§ **ABOUT THIS TASK**:
Among the lines of the material below, count those with the string "dimensional". Give the number alone.

§ **AVAILABLE DATA**:
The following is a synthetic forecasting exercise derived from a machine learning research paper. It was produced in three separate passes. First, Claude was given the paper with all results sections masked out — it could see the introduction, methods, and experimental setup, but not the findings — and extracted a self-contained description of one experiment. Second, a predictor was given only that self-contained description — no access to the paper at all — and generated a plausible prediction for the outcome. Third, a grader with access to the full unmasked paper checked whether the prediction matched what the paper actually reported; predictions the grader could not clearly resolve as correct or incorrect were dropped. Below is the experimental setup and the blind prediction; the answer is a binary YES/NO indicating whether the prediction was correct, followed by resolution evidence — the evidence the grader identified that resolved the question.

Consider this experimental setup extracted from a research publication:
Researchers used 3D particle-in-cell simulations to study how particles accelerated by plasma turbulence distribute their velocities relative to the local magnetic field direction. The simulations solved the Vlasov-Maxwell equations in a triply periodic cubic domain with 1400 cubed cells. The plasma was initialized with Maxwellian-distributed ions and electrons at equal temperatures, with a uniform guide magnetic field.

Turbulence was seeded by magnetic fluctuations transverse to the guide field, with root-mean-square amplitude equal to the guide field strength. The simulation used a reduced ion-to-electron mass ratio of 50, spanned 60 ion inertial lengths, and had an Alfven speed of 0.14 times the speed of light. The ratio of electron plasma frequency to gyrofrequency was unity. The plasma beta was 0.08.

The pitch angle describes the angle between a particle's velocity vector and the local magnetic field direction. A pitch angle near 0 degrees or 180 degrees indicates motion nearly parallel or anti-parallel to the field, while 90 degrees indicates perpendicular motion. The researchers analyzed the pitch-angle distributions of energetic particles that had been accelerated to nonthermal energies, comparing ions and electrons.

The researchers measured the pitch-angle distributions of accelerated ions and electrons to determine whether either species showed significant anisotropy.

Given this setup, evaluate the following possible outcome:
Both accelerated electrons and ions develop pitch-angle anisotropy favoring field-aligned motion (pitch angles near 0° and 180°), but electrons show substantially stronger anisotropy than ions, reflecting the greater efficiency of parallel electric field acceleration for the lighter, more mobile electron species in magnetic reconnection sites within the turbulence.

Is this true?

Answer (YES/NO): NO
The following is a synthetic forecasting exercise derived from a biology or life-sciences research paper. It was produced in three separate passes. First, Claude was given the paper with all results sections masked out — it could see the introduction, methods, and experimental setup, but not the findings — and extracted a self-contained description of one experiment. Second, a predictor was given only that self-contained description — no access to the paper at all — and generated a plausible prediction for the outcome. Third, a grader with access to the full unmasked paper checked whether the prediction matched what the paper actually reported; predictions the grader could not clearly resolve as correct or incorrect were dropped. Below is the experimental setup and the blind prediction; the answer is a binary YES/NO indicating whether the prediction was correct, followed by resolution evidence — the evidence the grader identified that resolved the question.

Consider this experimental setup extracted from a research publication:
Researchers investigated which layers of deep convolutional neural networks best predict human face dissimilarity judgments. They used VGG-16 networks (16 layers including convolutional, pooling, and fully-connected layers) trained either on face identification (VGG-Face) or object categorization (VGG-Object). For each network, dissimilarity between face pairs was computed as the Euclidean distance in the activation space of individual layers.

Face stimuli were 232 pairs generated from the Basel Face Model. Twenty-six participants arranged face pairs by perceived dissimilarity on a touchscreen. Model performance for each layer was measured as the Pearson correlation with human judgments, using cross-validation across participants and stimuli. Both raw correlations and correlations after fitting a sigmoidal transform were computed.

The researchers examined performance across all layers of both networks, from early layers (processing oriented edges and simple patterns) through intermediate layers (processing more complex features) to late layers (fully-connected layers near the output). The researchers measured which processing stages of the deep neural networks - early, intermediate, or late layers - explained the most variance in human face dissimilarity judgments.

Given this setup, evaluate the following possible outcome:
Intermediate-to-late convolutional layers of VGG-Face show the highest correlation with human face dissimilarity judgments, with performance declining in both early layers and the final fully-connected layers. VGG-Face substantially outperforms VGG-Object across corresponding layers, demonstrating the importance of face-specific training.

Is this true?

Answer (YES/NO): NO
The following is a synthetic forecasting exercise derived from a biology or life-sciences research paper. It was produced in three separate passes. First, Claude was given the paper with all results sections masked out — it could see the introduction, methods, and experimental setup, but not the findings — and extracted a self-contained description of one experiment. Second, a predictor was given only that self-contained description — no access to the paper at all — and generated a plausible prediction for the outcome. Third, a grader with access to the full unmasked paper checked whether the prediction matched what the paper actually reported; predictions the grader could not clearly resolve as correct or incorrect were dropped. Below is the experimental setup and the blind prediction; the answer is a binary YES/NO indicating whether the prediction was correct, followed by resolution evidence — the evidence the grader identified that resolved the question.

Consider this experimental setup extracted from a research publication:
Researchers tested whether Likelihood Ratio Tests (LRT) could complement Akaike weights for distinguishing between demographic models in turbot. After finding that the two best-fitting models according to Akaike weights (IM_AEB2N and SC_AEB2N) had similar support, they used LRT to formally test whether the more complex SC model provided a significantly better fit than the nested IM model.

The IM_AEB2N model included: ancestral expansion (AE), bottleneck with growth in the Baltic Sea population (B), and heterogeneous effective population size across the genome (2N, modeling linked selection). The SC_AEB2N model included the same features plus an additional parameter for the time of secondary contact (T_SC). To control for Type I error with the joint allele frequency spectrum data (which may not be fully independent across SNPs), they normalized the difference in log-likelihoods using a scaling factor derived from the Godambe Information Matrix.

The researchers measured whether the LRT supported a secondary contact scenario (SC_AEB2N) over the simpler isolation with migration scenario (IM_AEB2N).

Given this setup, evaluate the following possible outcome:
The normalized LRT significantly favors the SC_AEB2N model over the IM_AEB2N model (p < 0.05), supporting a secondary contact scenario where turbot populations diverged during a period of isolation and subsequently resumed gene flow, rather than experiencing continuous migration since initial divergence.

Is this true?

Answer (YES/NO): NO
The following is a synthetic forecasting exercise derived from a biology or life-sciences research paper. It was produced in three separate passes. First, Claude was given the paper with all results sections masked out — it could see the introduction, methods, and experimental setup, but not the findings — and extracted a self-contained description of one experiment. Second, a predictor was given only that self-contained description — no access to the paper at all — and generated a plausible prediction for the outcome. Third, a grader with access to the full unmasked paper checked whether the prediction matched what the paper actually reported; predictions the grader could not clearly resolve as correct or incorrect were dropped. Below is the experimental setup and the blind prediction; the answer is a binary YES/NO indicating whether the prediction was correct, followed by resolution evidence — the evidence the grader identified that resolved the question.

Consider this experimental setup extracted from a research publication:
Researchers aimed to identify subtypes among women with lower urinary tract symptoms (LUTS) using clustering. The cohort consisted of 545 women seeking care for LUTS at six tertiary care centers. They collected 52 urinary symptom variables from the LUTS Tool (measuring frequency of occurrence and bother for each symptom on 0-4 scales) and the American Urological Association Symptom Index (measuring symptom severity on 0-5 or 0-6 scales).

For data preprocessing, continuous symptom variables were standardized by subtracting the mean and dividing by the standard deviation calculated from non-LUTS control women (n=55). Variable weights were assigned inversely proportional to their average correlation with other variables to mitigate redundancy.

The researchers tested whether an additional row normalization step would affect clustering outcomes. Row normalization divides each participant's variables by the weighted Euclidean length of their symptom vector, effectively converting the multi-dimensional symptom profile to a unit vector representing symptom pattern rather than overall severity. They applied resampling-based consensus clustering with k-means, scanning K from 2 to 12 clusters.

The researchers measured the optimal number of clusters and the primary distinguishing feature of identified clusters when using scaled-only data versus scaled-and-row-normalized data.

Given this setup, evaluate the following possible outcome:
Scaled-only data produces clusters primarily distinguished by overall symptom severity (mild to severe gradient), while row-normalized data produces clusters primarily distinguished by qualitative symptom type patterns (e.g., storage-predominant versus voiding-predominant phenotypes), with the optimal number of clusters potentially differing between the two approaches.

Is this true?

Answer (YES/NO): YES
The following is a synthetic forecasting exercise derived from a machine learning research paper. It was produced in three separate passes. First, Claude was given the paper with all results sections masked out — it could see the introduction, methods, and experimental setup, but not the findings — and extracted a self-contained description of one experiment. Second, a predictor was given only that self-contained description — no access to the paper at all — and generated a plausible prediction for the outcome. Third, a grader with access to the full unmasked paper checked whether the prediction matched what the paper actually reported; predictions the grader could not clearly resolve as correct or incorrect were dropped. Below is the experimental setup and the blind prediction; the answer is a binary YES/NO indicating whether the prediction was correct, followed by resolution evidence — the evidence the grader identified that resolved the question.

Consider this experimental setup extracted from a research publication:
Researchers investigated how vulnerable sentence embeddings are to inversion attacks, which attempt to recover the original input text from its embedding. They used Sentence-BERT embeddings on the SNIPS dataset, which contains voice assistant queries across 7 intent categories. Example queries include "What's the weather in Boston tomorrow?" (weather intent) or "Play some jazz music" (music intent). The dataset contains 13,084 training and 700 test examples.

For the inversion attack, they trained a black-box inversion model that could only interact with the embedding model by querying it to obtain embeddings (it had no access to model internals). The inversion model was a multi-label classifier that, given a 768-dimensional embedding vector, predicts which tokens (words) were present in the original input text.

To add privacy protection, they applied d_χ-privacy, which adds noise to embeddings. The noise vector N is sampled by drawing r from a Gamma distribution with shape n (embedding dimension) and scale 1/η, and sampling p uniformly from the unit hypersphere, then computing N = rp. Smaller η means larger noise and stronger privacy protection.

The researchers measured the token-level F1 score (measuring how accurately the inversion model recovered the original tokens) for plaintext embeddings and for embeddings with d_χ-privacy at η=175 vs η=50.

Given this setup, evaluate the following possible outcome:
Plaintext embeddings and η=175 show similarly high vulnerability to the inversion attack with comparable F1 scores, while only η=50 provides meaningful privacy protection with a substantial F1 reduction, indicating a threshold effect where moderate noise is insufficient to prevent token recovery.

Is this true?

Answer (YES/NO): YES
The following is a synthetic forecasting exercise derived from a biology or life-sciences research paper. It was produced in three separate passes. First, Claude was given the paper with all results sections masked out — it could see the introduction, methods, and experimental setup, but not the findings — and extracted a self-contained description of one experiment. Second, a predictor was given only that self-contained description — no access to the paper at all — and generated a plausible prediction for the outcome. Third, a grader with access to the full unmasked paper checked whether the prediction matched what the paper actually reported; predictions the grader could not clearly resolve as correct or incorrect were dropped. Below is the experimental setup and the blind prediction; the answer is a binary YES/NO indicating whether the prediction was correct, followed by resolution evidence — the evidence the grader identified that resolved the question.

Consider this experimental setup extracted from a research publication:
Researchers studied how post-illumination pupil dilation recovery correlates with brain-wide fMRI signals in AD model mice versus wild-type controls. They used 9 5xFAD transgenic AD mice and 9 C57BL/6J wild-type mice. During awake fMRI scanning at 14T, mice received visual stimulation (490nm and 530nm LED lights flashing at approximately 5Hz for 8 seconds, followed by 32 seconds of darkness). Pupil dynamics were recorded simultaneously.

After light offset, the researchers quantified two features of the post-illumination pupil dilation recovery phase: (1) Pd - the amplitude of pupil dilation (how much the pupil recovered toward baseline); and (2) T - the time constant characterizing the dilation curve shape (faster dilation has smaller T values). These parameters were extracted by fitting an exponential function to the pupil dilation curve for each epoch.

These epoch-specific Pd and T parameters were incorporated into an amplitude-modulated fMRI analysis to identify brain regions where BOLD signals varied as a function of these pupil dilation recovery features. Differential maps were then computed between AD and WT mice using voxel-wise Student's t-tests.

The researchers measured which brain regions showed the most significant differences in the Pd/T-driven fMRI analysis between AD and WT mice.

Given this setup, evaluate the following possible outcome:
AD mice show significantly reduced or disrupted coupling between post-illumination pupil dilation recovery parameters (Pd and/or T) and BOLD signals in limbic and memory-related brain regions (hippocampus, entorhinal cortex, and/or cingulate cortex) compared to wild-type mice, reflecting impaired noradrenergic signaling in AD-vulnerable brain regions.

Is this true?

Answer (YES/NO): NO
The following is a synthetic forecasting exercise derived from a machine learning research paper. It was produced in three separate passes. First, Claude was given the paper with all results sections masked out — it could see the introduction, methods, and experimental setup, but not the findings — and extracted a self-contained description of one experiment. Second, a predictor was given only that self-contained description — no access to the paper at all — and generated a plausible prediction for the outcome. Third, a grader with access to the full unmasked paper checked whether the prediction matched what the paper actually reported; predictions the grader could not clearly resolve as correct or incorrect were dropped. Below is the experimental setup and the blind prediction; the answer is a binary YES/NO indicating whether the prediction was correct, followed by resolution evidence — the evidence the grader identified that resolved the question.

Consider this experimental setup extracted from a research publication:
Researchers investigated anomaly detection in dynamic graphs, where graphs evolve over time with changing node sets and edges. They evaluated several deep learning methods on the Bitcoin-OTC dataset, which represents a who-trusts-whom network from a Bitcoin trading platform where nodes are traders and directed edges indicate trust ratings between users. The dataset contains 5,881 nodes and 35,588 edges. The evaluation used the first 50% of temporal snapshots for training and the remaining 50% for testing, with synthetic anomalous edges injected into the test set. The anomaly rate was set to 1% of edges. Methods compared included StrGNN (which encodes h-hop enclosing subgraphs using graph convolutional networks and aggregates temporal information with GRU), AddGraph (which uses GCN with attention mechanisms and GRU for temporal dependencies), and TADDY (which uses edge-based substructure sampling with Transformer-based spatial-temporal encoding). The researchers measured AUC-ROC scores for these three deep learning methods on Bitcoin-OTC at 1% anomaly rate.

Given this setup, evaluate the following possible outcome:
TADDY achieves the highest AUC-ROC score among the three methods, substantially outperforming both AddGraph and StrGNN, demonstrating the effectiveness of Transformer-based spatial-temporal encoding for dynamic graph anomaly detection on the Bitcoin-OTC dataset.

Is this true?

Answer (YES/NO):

§ **ANSWER BOX**:
2